■ TEXTE À LIRE ■
La France : grand corps malade

par julo
vendredi 8 février 2008

Notre administration est trop chère, nos travailleurs trop fainéants, nos pauvres tous des assistés, nos syndicalistes tous des idiots, nos immigrés (qui au passage ne le sont pas) sont tous des dealers... c’est la cause de tous nos problèmes, de notre déficit extérieur, de notre manque de compétitivité. Nos médecins sociaux (patrons, partis politiques, intellectuels, journalistes) sont penchés au chevet de la France. La crème de la crème, dans ses grandes blouses blanches avec ses stéthoscopes. Ils voient un corps malade, ils injectent antibiotiques, cortisones, Prozac. Et cela continue à dégénérer.

Et si... les diagnostics étaient faux et que les symptômes étaient pris pour la cause ?

Qui sont nos médecins ?

Que nous apprennent la Sociologie de la bourgeoisie et les statistiques de l’Insee ?

Donc, avant tout, on constate la réalité d’une élite sociale qui se transmet héréditairement dans une République qui s’affiche comme égalitaire. Vu que cette élite homogène existe et qu’elle s’autoproclame nos médecins, on peut se poser la question de son impact sur la société.

■ LIGNES DE DONNÉES ■
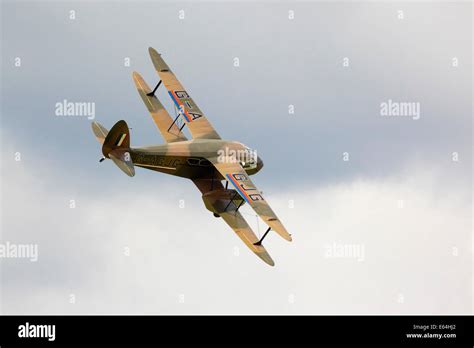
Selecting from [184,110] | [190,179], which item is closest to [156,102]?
[184,110]

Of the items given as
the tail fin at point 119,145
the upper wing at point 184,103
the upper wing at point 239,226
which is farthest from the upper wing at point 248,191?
the tail fin at point 119,145

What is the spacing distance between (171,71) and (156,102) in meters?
2.05

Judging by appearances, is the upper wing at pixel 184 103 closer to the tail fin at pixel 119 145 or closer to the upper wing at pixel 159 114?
the upper wing at pixel 159 114

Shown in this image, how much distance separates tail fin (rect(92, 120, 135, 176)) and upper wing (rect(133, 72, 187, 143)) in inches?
183

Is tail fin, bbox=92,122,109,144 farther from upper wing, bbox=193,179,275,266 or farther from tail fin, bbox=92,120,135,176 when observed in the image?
upper wing, bbox=193,179,275,266

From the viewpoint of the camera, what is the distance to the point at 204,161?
50938mm

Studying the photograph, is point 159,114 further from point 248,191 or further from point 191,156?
point 248,191

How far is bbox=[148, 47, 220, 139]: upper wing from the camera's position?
5328 centimetres

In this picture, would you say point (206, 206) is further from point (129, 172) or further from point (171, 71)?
point (171, 71)

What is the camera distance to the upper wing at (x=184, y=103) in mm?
53281

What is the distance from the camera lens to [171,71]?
56250 mm

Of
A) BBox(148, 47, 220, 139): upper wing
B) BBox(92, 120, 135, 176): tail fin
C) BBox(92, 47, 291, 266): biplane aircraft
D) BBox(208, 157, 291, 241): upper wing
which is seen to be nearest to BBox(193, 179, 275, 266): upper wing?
BBox(92, 47, 291, 266): biplane aircraft
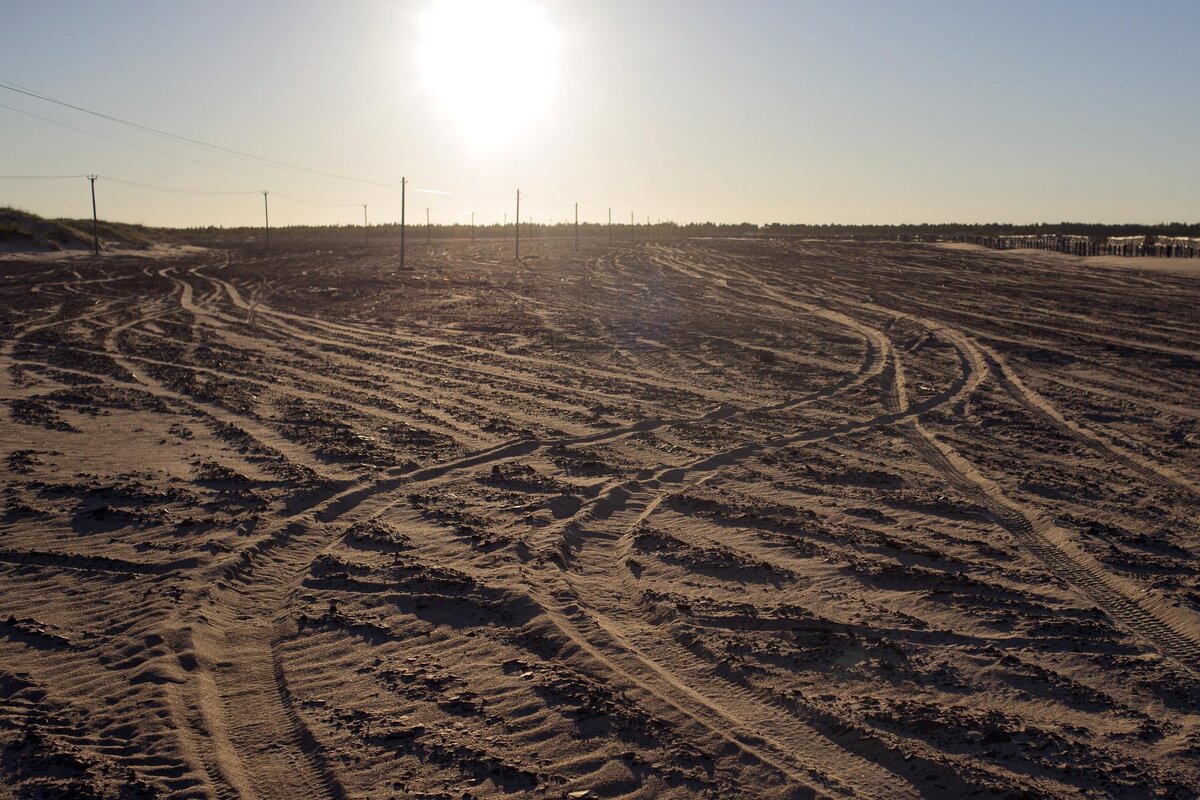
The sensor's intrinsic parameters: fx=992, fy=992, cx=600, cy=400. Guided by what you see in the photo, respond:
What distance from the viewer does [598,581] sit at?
6.29 metres

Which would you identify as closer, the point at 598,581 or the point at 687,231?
the point at 598,581

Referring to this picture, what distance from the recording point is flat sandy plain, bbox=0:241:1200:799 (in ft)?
13.9

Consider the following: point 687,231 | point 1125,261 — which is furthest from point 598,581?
point 687,231

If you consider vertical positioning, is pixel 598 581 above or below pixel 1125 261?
below

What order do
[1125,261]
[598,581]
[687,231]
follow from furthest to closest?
[687,231]
[1125,261]
[598,581]

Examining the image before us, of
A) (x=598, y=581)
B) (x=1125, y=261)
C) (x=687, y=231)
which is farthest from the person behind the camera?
(x=687, y=231)

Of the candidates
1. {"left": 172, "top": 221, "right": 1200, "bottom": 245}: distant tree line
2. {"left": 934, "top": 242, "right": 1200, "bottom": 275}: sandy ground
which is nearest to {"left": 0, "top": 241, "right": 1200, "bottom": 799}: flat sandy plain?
{"left": 934, "top": 242, "right": 1200, "bottom": 275}: sandy ground

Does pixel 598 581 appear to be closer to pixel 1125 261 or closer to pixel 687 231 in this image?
pixel 1125 261

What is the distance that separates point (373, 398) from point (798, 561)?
743cm

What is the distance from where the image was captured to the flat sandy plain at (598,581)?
4242 millimetres

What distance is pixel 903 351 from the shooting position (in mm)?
17609

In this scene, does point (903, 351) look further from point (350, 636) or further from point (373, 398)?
point (350, 636)

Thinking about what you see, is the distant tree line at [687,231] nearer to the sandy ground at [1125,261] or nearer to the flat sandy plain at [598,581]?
the sandy ground at [1125,261]

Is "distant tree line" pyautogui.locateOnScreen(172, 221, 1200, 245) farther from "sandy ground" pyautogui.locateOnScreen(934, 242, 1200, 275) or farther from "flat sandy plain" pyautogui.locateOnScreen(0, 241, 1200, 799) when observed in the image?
"flat sandy plain" pyautogui.locateOnScreen(0, 241, 1200, 799)
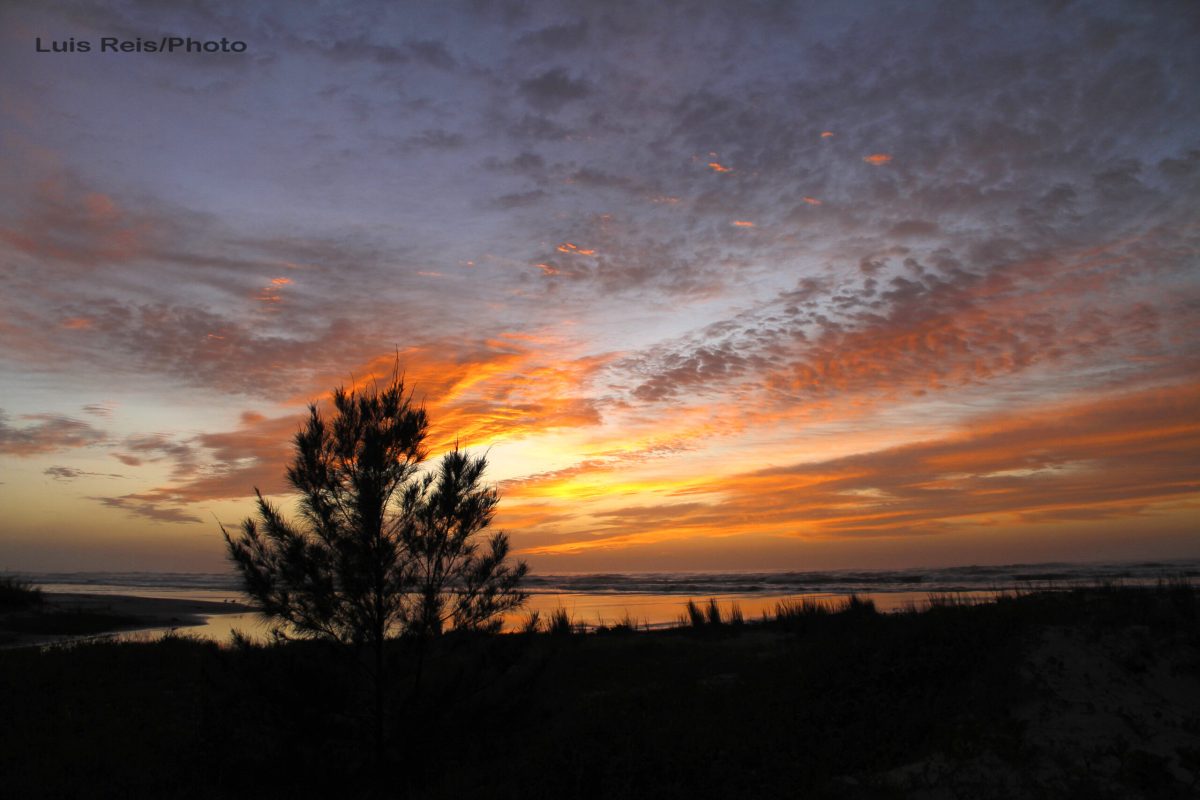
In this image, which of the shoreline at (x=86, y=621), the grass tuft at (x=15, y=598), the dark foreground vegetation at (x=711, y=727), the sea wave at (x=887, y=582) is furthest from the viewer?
the sea wave at (x=887, y=582)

■ ACTIONS DEMANDÉES ■
**a.** Dans le texte sur la France malade, quels exemples de « médecins sociaux » sont donnés entre parenthèses ?
**b.** Poursuivez le texte sur la France malade à partir de sa dernière phrase.

■ RÉPONSES DANS L'ORDRE ■
**a.** Les patrons, les partis politiques, les intellectuels et les journalistes.

**b.**
Revenu du capital, revenu du travail et rente de travail

Quel est le point commun entre un retraité, un fonctionnaire, un RMiste, un chômeur, un fonctionnaire ? De part les systèmes de répartition, de solidarité, les revenus directs et les indexations toutes ces personnes touchent des revenus du capital. Or, alors que les salaires sont au pire gelés ou augmentent moins que l’indice des prix, on constate de l’autre côté que les entreprises ont dû garantir à leurs actionnaires des croissances de revenus de 5 % depuis dix ans. Sans faire de maths compliquées, on sait qu’une progression de 5 % pendant dix ans c’est bien plus que 50 %, mais pendant ce temps on sait que les salaires n’ont pas crû. On sait aussi que, dans les échelles des revenus (traders, patrons, cadres supérieurs, investissements), les revenus ont bien augmenté vers des cimes impressionnantes. Au point que j’ai pu lire dans les échos des éditoriaux sur l’excès d’inégalité dans les revenus ! Mieux que rentier certains tirent un salaire si étonnant (pensez aux sportifs qui au titre de leur brève carrière peuvent toucher un siècle de Smic par transfert) que l’on peut parler de rente du travail. Vous allez me dire que s’en tirer mieux que les autres n’est pas une preuve d’incompétence. Et je suis d’accord. C’est juste une pièce du puzzle que je tente de montrer sous vos yeux. Je tente de montrer qu’il y a deux France, celle des médecins et celle des autres, qui n’ont pas les mêmes destins. Une dont les revenus ont stagné pendant dix ans et qui est malade, et une autre dont les revenus ont bien augmenté pendant dix ans, et qui se justifie au titre du bien supérieur de la société. Et pourtant... dans notre corps, que se passe-t-il si une partie de nos cellules décident qu’elles ne sont plus du corps, et qu’en même temps elles se mettent à accaparer plus de ressources que les autres ? Tant que le niveau est faible, ce n’est pas grave, dépassé un certain niveau, il y a peut-être du soucis à se faire. Nos globules blancs (des cellules particulièrement violentes) se mettent à être générées et se mettent en devoir d’annihiler la tumeur, parfois le cancer gagne, parfois pas, mais le corps devient malade.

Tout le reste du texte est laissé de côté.